Its opening within the capital and above was a cubit. Its opening was round like the work of a pedestal, a cubit and a half; and also on its opening were engravings, and their panels were square, not round.
The four wheels were underneath the panels; and the axles of the wheels were in the base. The height of a wheel was a cubit and half a cubit.
The work of the wheels was like the work of a chariot wheel. Their axles, their rims, their spokes, and their hubs were all of cast metal.
There were four supports at the four corners of each base. Its supports were of the base itself.
In the top of the base there was a round band half a cubit high; and on the top of the base its supports and its panels were the same.
On the plates of its supports and on its panels, he engraved cherubim, lions, and palm trees, each in its space, with wreaths all around.
He made the ten bases in this way: all of them had one casting, one measure, and one form.
He made ten basins of bronze. One basin contained forty baths. Every basin measured four cubits. One basin was on every one of the ten bases.

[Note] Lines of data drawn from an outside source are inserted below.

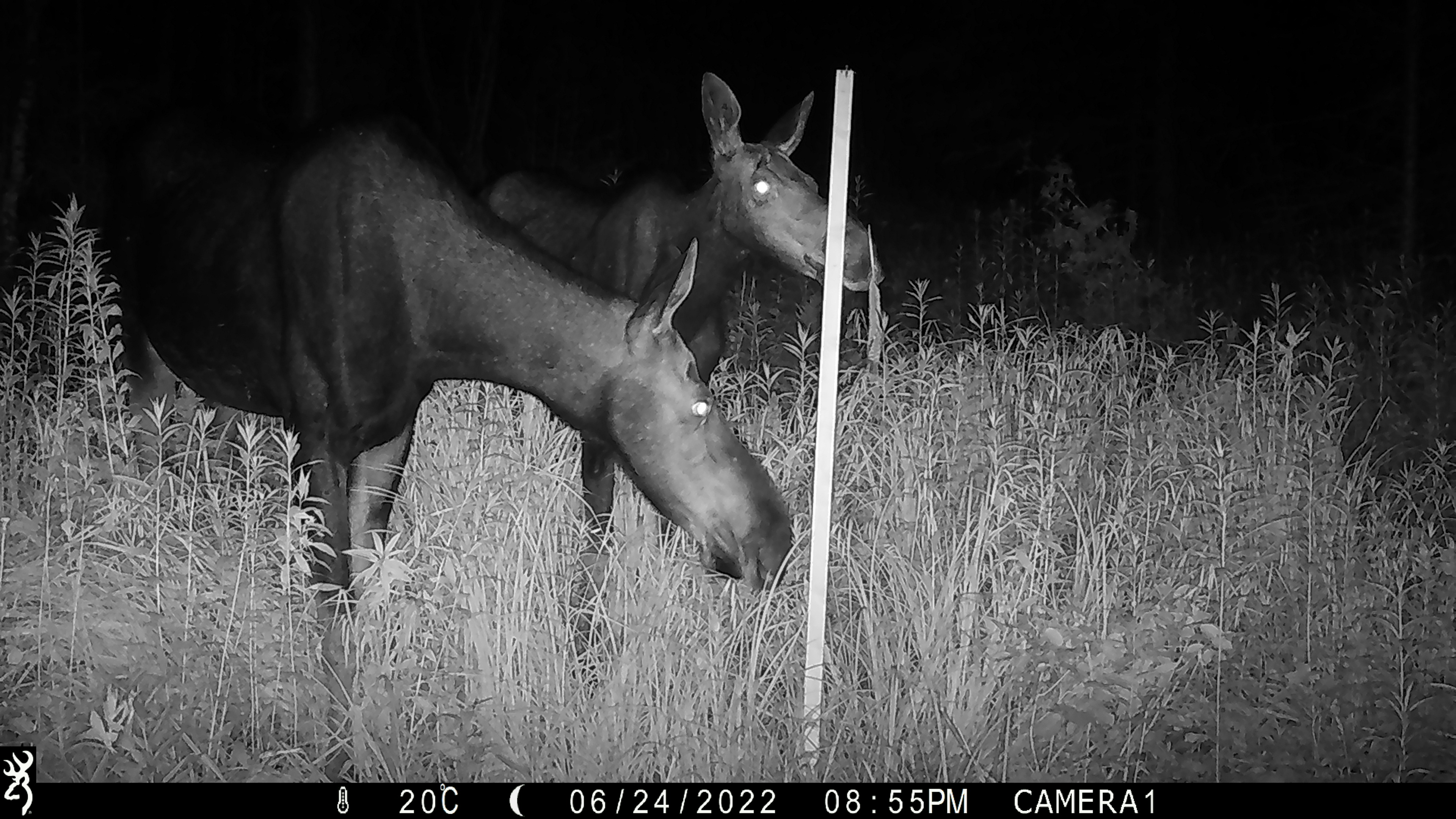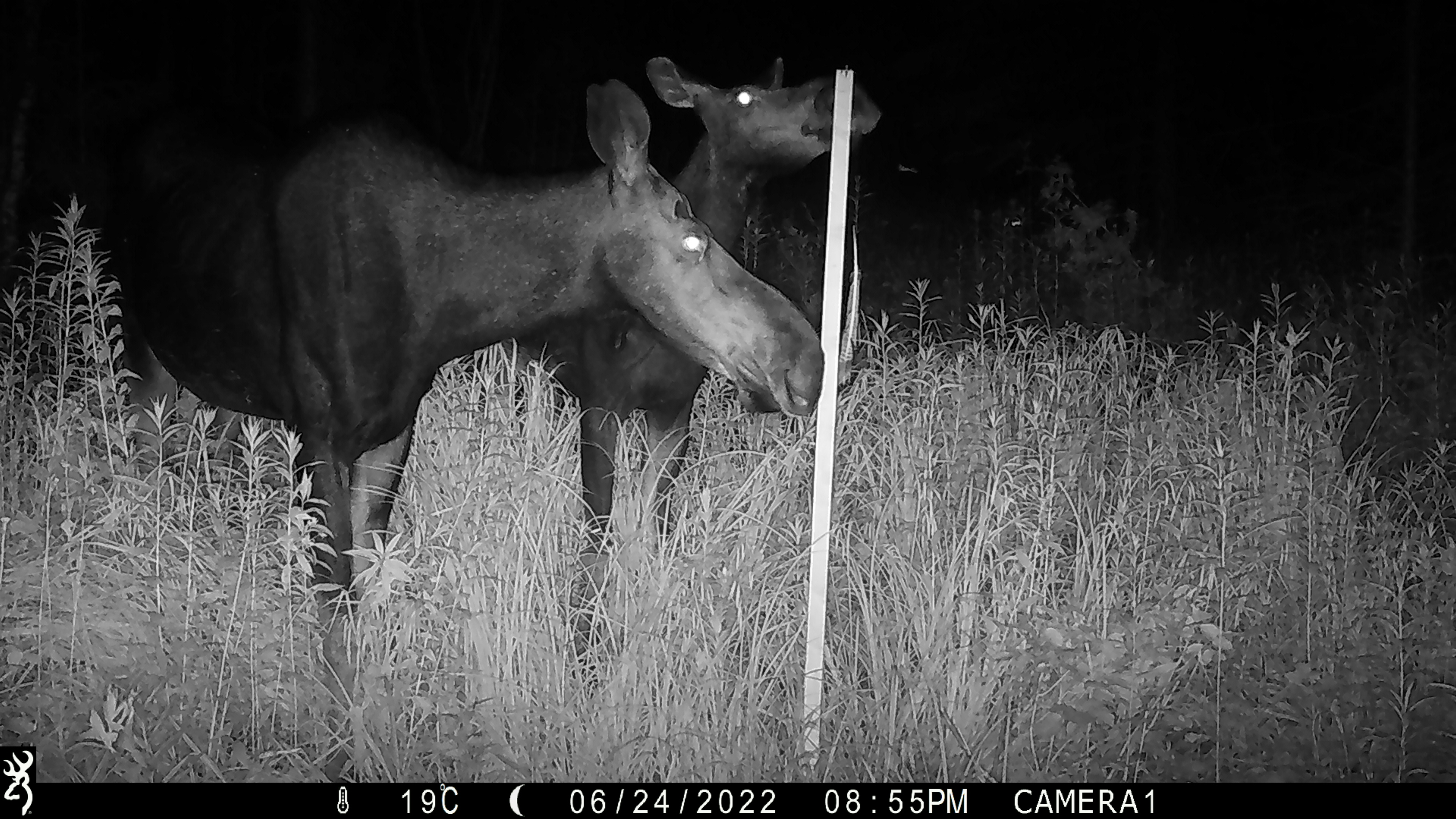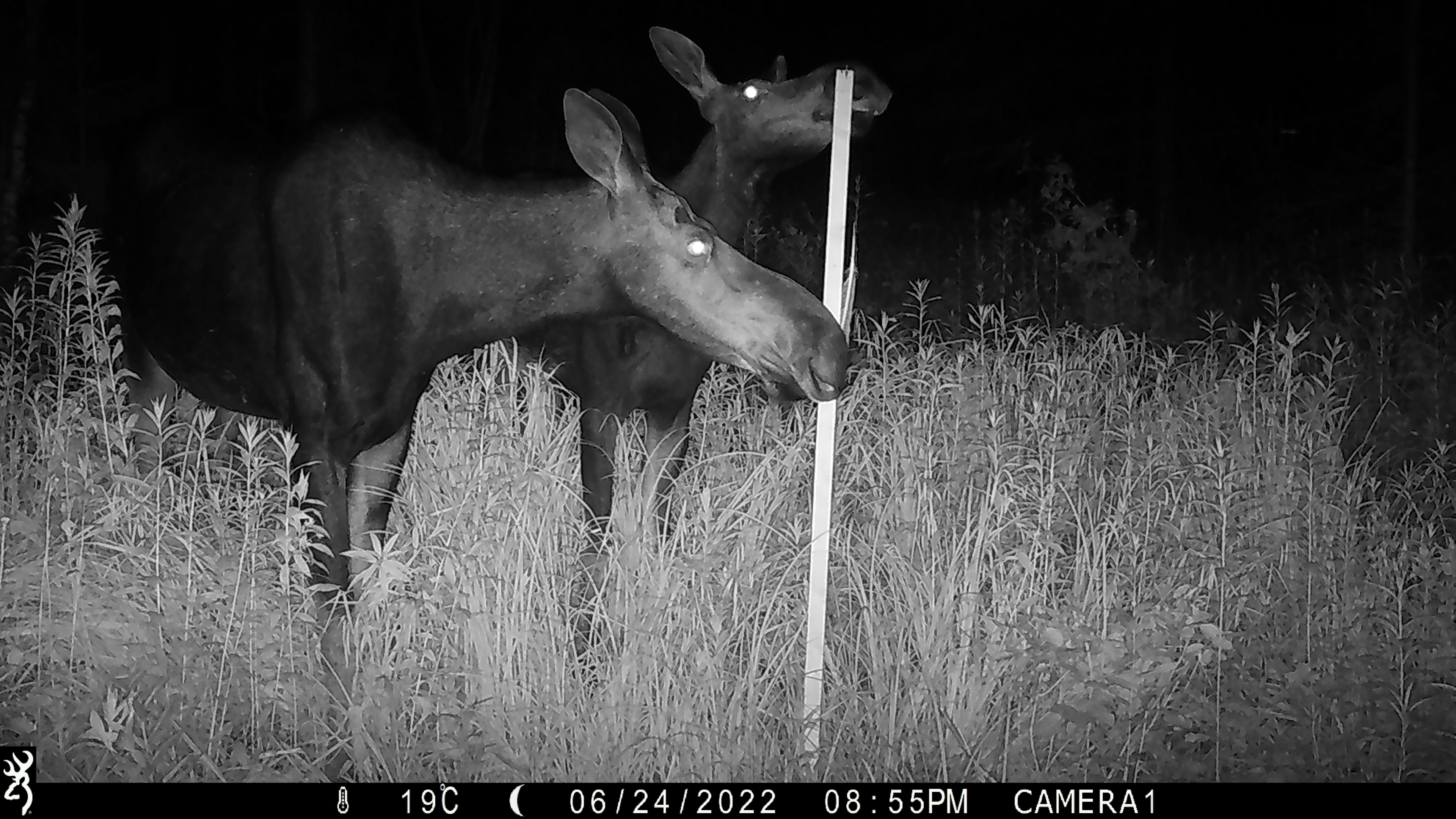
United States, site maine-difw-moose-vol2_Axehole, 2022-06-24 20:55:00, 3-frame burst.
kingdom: Animalia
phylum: Chordata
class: Mammalia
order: Artiodactyla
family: Cervidae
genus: Alces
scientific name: Alces alces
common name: moose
Moose (Alces alces).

He set the bases, five on the right side of the house and five on the left side of the house. He set the sea on the right side of the house eastward and toward the south.
Hiram made the pots, the shovels, and the basins. So Hiram finished doing all the work that he worked for King Solomon in Yahweh’s house:
the two pillars; the two bowls of the capitals that were on the top of the pillars; the two networks to cover the two bowls of the capitals that were on the top of the pillars;
the four hundred pomegranates for the two networks; two rows of pomegranates for each network, to cover the two bowls of the capitals that were on the pillars;
the ten bases; the ten basins on the bases;
the one sea; the twelve oxen under the sea;
the pots; the shovels; and the basins. All of these vessels, which Hiram made for King Solomon in Yahweh’s house, were of burnished bronze.
The king cast them in the plain of the Jordan, in the clay ground between Succoth and Zarethan.
Solomon left all the vessels unweighed, because there were so many of them. The weight of the bronze could not be determined.
Solomon made all the vessels that were in Yahweh’s house: the golden altar and the table that the show bread was on, of gold;
and the lamp stands, five on the right side and five on the left, in front of the inner sanctuary, of pure gold; and the flowers, the lamps, and the tongs, of gold;
the cups, the snuffers, the basins, the spoons, and the fire pans, of pure gold; and the hinges, both for the doors of the inner house, the most holy place, and for the doors of the house, of the temple, of gold.
Thus all the work that King Solomon did in Yahweh’s house was finished. Solomon brought in the things which David his father had dedicated—the silver, the gold, and the vessels—and put them in the treasuries of Yahweh’s house.